▶ _EXTRACTED RECORDS_

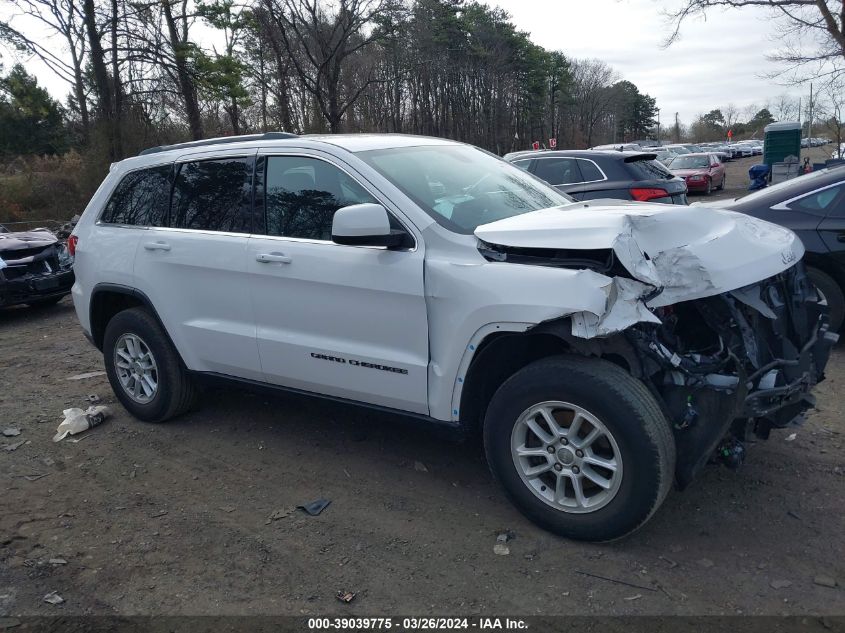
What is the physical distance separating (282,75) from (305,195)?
22256 mm

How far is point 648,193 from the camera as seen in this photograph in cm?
935

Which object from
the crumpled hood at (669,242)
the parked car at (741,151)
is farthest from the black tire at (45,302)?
the parked car at (741,151)

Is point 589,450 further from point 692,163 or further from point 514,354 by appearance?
point 692,163

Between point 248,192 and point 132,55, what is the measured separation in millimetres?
19350

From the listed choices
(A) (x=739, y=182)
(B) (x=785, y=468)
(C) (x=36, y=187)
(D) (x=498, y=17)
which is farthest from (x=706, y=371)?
(D) (x=498, y=17)

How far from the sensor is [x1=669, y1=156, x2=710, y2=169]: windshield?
26812 mm

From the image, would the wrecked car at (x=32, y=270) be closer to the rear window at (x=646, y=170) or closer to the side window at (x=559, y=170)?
the side window at (x=559, y=170)

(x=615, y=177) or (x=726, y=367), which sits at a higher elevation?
(x=615, y=177)

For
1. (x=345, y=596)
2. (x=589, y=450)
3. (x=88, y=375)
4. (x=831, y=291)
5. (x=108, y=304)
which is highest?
(x=108, y=304)

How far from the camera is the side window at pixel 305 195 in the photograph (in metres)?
3.96

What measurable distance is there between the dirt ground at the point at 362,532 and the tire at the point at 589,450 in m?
0.19

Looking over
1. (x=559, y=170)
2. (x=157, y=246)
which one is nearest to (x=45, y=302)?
(x=157, y=246)

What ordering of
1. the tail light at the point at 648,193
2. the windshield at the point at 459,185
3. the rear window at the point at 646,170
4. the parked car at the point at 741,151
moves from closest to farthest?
the windshield at the point at 459,185 → the tail light at the point at 648,193 → the rear window at the point at 646,170 → the parked car at the point at 741,151

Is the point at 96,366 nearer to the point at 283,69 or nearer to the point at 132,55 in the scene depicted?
the point at 132,55
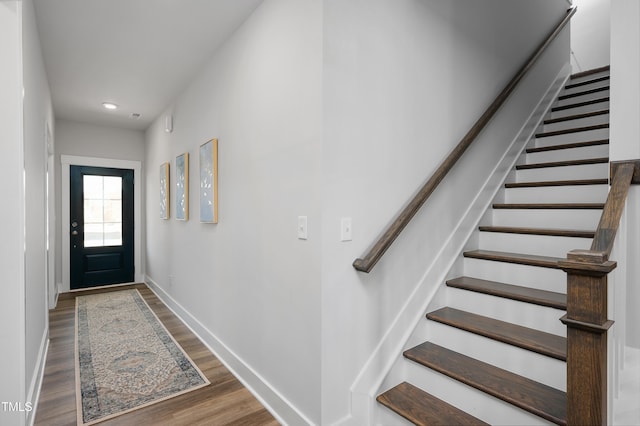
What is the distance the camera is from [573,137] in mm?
3064

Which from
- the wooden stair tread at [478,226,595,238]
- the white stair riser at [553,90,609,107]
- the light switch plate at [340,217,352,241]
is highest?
the white stair riser at [553,90,609,107]

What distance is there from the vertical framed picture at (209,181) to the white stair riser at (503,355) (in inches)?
75.4

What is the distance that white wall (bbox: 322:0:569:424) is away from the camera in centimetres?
172

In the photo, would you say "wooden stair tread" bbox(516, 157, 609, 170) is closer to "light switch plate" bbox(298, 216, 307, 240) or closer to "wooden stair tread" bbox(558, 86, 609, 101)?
"wooden stair tread" bbox(558, 86, 609, 101)

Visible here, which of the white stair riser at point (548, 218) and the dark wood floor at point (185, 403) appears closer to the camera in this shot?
the dark wood floor at point (185, 403)

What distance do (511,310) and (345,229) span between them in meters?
1.09

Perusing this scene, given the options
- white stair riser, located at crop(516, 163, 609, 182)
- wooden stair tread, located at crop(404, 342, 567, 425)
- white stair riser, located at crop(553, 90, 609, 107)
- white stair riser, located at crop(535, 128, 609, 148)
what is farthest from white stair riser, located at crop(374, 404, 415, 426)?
white stair riser, located at crop(553, 90, 609, 107)

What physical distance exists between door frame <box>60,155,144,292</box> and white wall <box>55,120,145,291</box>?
0.17 ft

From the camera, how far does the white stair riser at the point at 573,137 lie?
9.56ft

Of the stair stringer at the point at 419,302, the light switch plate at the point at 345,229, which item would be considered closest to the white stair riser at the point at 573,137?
the stair stringer at the point at 419,302

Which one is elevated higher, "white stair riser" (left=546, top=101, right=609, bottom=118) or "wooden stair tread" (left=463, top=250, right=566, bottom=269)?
"white stair riser" (left=546, top=101, right=609, bottom=118)

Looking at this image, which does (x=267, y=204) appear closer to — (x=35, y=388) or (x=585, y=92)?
(x=35, y=388)

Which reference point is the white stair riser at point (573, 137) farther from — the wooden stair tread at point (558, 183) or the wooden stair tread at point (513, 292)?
the wooden stair tread at point (513, 292)

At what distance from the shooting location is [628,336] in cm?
177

▶ _REQUIREMENT_
Quote the data above in full, leaving out the pictures it holds.

▶ _CORRECT ANSWER_
What is the physical distance separating (282,75) from (305,195)?
22256 mm

How far is point 648,193 from the camera as seen in this photograph in cm?
935

Which object from
the crumpled hood at (669,242)
the parked car at (741,151)
is farthest from the black tire at (45,302)?
the parked car at (741,151)

Is point 589,450 further from point 692,163 or further from point 514,354 by appearance?
point 692,163

Between point 248,192 and point 132,55, what is the measured separation in millimetres?
19350

From the listed choices
(A) (x=739, y=182)
(B) (x=785, y=468)
(C) (x=36, y=187)
(D) (x=498, y=17)
which is farthest from (x=706, y=371)?
(D) (x=498, y=17)

How far from the sensor is [x1=669, y1=156, x2=710, y2=169]: windshield?
26812 mm

From the image, would the wrecked car at (x=32, y=270) be closer to the rear window at (x=646, y=170) or closer to the side window at (x=559, y=170)?
the side window at (x=559, y=170)

(x=615, y=177) or (x=726, y=367), which sits at a higher elevation?
(x=615, y=177)

For
1. (x=345, y=596)
2. (x=589, y=450)
3. (x=88, y=375)
4. (x=831, y=291)
5. (x=108, y=304)
which is highest?
(x=108, y=304)

How far from the camera is the side window at pixel 305 195 in the photograph (in metres)?
3.96

What measurable distance is there between the dirt ground at the point at 362,532 and the tire at the point at 589,450 in m?
0.19

Looking over
1. (x=559, y=170)
2. (x=157, y=246)
which one is nearest to (x=45, y=302)?
(x=157, y=246)

What ordering of
1. the tail light at the point at 648,193
2. the windshield at the point at 459,185
3. the rear window at the point at 646,170
4. the parked car at the point at 741,151
moves from closest to farthest?
the windshield at the point at 459,185 → the tail light at the point at 648,193 → the rear window at the point at 646,170 → the parked car at the point at 741,151

Is the point at 96,366 nearer to the point at 283,69 or nearer to the point at 132,55 in the scene depicted?
the point at 132,55
What is the distance the camera is from [573,137] in mm?
3064

Which from
- the wooden stair tread at [478,226,595,238]
- the white stair riser at [553,90,609,107]
- the light switch plate at [340,217,352,241]
is highest?
the white stair riser at [553,90,609,107]

What distance is there from the vertical framed picture at (209,181) to the white stair riser at (503,355) (in inches)?
75.4

What is the distance that white wall (bbox: 322:0:569:424) is away from the camera in centimetres?
172

In the photo, would you say "wooden stair tread" bbox(516, 157, 609, 170) is closer to "light switch plate" bbox(298, 216, 307, 240) or closer to "wooden stair tread" bbox(558, 86, 609, 101)?
"wooden stair tread" bbox(558, 86, 609, 101)

Visible here, which of the white stair riser at point (548, 218) and the dark wood floor at point (185, 403) appears closer to the camera in this shot?
the dark wood floor at point (185, 403)

What distance do (511,310) and (345,229) span between them in meters?
1.09

Perusing this scene, given the options
- white stair riser, located at crop(516, 163, 609, 182)
- wooden stair tread, located at crop(404, 342, 567, 425)
- white stair riser, located at crop(553, 90, 609, 107)
- white stair riser, located at crop(535, 128, 609, 148)
what is farthest from white stair riser, located at crop(374, 404, 415, 426)?
white stair riser, located at crop(553, 90, 609, 107)

What physical distance exists between door frame <box>60,155,144,292</box> and white wall <box>55,120,145,291</box>?
0.17 ft

From the camera, how far does the white stair riser at the point at 573,137 lie?
9.56ft

Of the stair stringer at the point at 419,302, the light switch plate at the point at 345,229, which item would be considered closest to the white stair riser at the point at 573,137?
the stair stringer at the point at 419,302

Which one is elevated higher, "white stair riser" (left=546, top=101, right=609, bottom=118) or "wooden stair tread" (left=463, top=250, right=566, bottom=269)?
"white stair riser" (left=546, top=101, right=609, bottom=118)

Looking at this image, which does (x=267, y=204) appear closer to — (x=35, y=388) or (x=585, y=92)?
(x=35, y=388)

Which reference point is the white stair riser at point (573, 137) farther from — the wooden stair tread at point (558, 183) or the wooden stair tread at point (513, 292)?
the wooden stair tread at point (513, 292)

At what distance from the shooting location is [628,336] in cm?
177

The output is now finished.